Ferrari remportait ainsi quatre victoires lors des 11 premiers Grands Prix de la saison, puis plus rien lors des 11 suivants. Sa deuxième place au championnat des constructeurs était même menacée par Mercedes F1 en fin de saison, l’écurie allemande ayant régulièrement été plus rapide que la Scuderia durant la deuxième partie de l’année.

Quant à Mattia Binotto, les rumeurs sur son sort s’accéléraient dans les médias italiens en fin de saison, les belles promesses du début d’année n’ayant pas été tenues. Ces rumeurs étaient dans un premier temps démenties car jugées "totalement sans fondement," mais elle n’ont fait que s’intensifier.
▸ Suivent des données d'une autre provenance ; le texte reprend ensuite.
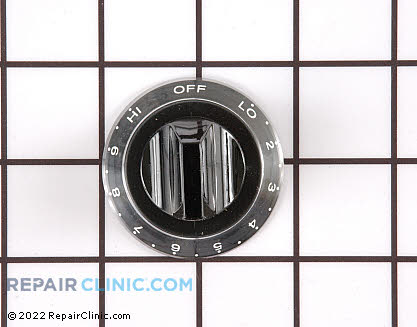 Control Knob 7711P219-60 Main Product View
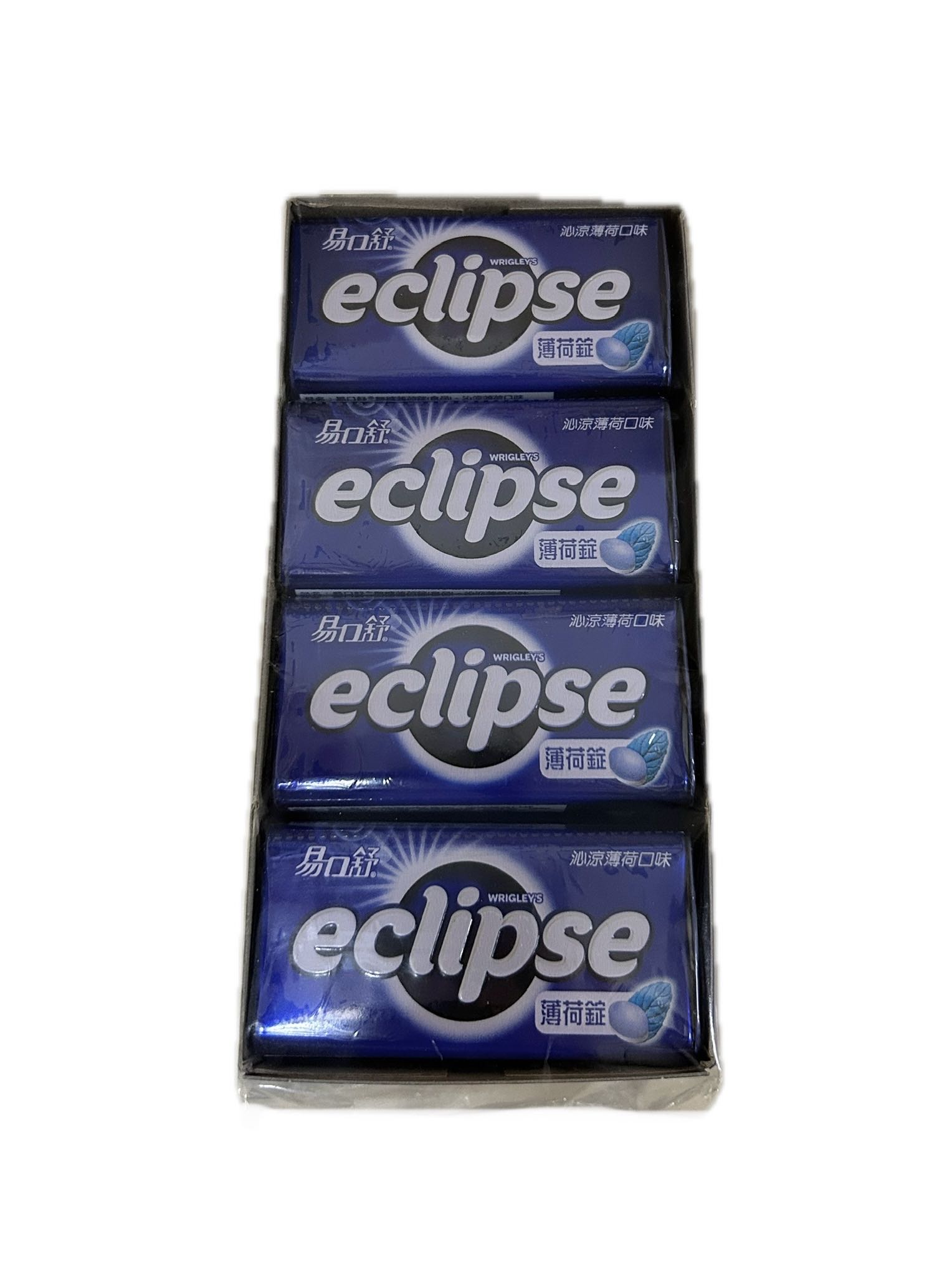 35易口舒薄荷錠－沁涼  |商品介紹|酒類&食品|留蘭香|eclipse易口舒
Et finalement, il était officialisé ce mardi 29 Novembre que Binotto avait décidé de démissionner de son poste et qu’il quitterait officiellement Maranello à la fin de l’année.

"Avec le regret que cela implique, j’ai décidé de mettre un terme à ma collaboration avec Ferrari. Je quitte une entreprise que j’aime, dont je fais partie depuis 28 ans, avec la sérénité que procure la conviction d’avoir tout mis en œuvre pour atteindre les objectifs fixés," déclarait Binotto.

"Je quitte une équipe unie et en pleine croissance. Une équipe forte, prête, j’en suis sûr, à atteindre les objectifs les plus élevés, à laquelle je souhaite le meilleur pour l’avenir. Je pense qu’il est juste de le faire maintenant, aussi difficile que cette décision ait été pour moi. Je tiens à remercier toutes les personnes de la Gestione Sportiva qui ont partagé avec moi ce parcours, fait de difficultés mais aussi de grandes satisfactions."